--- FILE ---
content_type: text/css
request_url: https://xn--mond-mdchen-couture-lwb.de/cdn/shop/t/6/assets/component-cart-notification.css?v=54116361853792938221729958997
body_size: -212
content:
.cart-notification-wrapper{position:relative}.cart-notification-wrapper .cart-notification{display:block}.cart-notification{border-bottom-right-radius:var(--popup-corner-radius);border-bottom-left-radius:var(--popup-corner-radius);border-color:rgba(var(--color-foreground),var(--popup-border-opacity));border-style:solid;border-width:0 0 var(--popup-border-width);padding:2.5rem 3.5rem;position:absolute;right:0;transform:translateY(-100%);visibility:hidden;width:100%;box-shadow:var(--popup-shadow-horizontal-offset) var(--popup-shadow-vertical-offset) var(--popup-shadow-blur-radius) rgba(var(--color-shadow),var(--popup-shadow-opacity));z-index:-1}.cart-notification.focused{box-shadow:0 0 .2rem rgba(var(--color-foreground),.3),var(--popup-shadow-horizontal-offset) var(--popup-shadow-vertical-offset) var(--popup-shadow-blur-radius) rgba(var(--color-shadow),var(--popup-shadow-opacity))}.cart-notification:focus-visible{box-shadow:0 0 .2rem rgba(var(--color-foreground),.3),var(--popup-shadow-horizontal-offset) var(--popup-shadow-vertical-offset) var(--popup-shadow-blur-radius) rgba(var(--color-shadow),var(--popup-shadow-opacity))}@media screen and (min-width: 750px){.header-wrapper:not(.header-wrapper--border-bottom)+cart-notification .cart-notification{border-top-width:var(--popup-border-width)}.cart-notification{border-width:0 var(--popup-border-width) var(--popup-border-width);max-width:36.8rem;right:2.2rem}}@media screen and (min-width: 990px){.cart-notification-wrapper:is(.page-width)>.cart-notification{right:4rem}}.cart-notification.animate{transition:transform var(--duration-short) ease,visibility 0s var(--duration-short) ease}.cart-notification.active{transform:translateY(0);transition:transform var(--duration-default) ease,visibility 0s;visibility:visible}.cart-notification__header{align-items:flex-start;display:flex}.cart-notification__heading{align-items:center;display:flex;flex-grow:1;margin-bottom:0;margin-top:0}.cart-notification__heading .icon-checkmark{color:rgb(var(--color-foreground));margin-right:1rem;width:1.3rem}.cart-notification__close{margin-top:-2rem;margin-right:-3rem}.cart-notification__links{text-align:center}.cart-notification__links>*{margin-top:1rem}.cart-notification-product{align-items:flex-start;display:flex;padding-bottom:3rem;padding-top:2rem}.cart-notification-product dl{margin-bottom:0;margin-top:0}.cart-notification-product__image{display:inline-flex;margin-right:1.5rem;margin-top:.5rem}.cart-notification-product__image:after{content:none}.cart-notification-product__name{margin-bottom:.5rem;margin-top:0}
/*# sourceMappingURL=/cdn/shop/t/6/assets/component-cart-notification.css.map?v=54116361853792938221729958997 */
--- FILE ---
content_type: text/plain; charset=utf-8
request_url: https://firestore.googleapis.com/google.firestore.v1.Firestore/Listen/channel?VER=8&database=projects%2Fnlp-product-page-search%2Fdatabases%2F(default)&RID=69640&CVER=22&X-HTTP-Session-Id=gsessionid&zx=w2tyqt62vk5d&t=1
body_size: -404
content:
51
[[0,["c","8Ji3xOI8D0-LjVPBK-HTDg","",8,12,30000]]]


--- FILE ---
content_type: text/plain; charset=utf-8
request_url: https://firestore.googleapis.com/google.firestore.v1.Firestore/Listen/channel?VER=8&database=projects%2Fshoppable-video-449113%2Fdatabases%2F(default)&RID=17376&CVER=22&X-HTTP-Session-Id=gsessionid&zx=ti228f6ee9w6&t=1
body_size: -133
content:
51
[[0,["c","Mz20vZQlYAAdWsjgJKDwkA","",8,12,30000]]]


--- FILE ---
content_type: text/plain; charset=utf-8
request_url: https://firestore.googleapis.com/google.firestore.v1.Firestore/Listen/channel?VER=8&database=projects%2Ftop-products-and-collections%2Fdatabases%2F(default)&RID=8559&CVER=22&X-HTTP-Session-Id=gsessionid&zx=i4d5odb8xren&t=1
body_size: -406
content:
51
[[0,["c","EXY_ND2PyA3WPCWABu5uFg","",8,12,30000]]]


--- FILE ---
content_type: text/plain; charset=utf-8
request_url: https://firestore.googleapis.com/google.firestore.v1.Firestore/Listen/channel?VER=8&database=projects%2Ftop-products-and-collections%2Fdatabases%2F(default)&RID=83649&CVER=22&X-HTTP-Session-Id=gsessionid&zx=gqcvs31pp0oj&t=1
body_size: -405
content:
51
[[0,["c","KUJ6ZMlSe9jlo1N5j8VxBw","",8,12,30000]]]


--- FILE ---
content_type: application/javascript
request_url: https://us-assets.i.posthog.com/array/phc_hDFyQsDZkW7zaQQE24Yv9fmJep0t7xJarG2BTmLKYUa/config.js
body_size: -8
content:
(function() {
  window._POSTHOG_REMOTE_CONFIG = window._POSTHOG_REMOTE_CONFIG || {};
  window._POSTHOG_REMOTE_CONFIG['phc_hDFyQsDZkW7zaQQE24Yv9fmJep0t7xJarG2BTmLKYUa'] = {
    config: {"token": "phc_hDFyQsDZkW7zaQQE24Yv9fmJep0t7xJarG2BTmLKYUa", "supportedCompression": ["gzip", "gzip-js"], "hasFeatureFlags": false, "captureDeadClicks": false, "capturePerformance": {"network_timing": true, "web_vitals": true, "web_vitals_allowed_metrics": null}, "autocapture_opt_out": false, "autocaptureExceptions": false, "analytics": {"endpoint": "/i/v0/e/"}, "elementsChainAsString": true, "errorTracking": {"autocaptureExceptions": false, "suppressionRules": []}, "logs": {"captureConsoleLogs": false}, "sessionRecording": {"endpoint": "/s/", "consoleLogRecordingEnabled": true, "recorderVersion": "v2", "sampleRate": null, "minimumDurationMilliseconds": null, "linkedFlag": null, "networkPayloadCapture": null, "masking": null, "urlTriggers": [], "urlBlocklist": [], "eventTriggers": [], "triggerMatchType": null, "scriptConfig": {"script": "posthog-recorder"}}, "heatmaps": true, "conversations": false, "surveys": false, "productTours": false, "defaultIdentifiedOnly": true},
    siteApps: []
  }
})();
+++++
■ WHAT THE TASK ASKS: Provide nothing but the number of lines in the material above in which the string "assets" is found.

■ ANSWER TO THIS PROBLEM: 3